Oh my gosh, another favorite child moment. There are two songs that I love. Actually, can I say three songs? Okay, I’m gonna say “Dog.” I’m gonna say “69 BPM.” To me, they are sisters. And then there’s a song called “Daisy,” which I’m excited about. And, of course, I’m excited to perform “Gentleman.”
That was four songs!
I’m excited!
We’ve touched on lyrics, but what can people expect sonically from these songs and Gentleman as a whole?
A lot of guitar. This album is more alternative. There are a lot of constraints I used to put myself in, like a song needs to have a verse and a chorus. This album, I was like, “Fuck that. That doesn’t need to happen.” Sometimes it happens, for sure, but sometimes it doesn’t!
My personal favorite song on the album today is “Dog”—it goes verse one, verse two, verse three, guitar solo, bridge, so there’s never a chorus.

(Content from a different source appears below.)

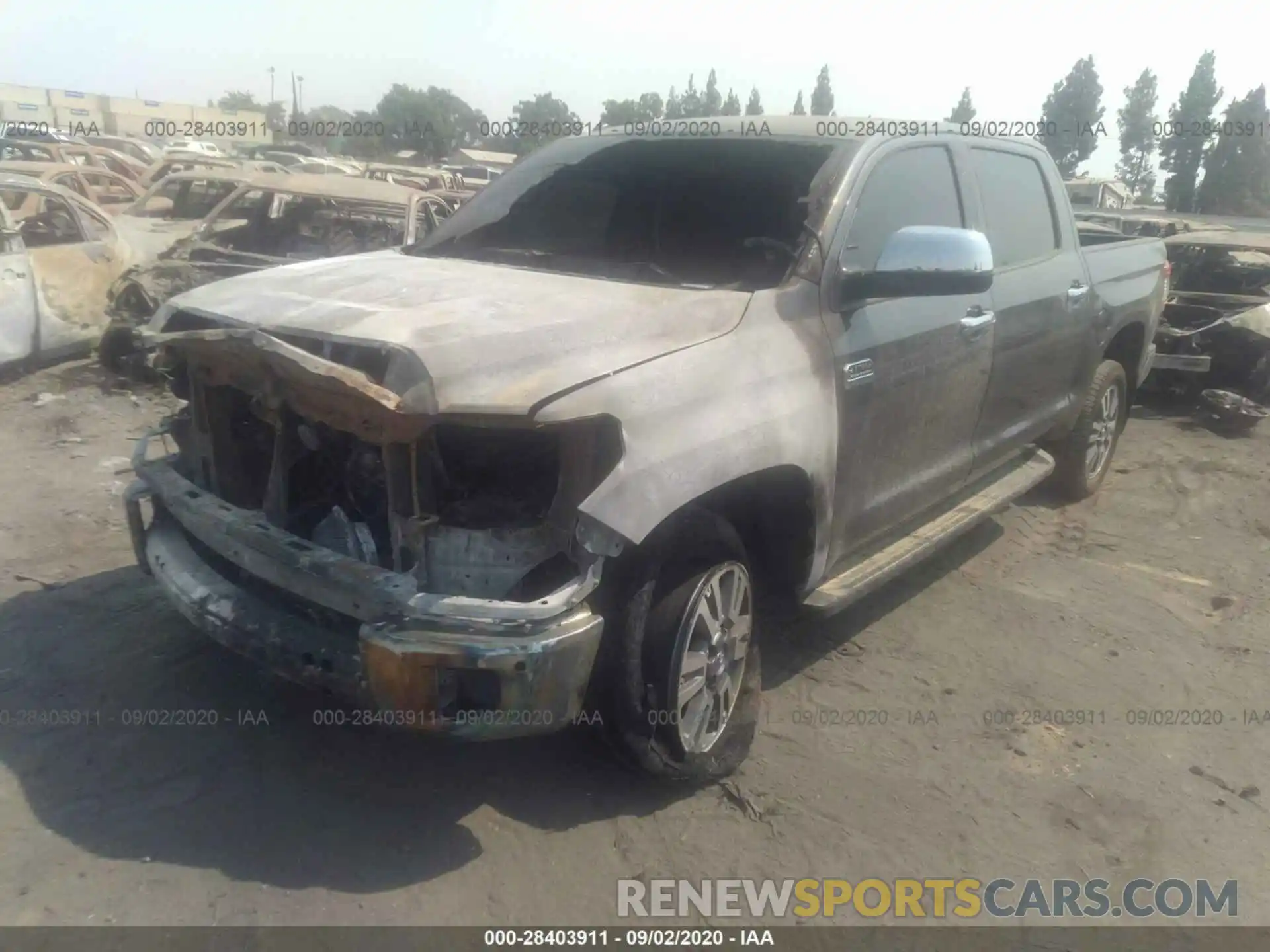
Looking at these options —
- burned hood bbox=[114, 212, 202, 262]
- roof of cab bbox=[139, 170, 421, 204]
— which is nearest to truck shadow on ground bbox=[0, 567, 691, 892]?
burned hood bbox=[114, 212, 202, 262]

There’s no classic song structure, because I didn’t feel like it needed it. Maybe two years ago, I would have been like, “Oh no, we need a chorus, because every song has a good chorus,” and I would have tried to fit myself in this box and done a disservice to myself. So maybe another adjective to describe the album is “freedom” or “boundarylessness.” I do feel like I’m stepping out a little bit further and not adhering to the rules as much.
What finally gave you the permission to do that?
I think it was a lot of growth. Experience. Touring. Also growing up as a person and growing up as a woman and growing up as a queer woman of color, you’re constantly told that you have to fit in and be passive and be a wallflower and do what other people say you should do.
Now, finally, I have the confidence and self-assurance to be like, “No, I know that you’re saying that, but I don’t agree.” I feel like this album is when I’ve had people push back and I’ve been steadfast in my decision anyway, and that’s really scary. It’s so scary for so many people to disagree with you and for you to be like, “No, I don’t think you’re right. I think I’m right.”
How would you describe Gentleman, compared to your previous work?
My first album [American Hero] feels important, and it feels like a growing point for me, but now I feel like I’m at the destination of what I want my sound to feel like. I’ve landed in my sonic lane. I think it’s just going to get better from here on out.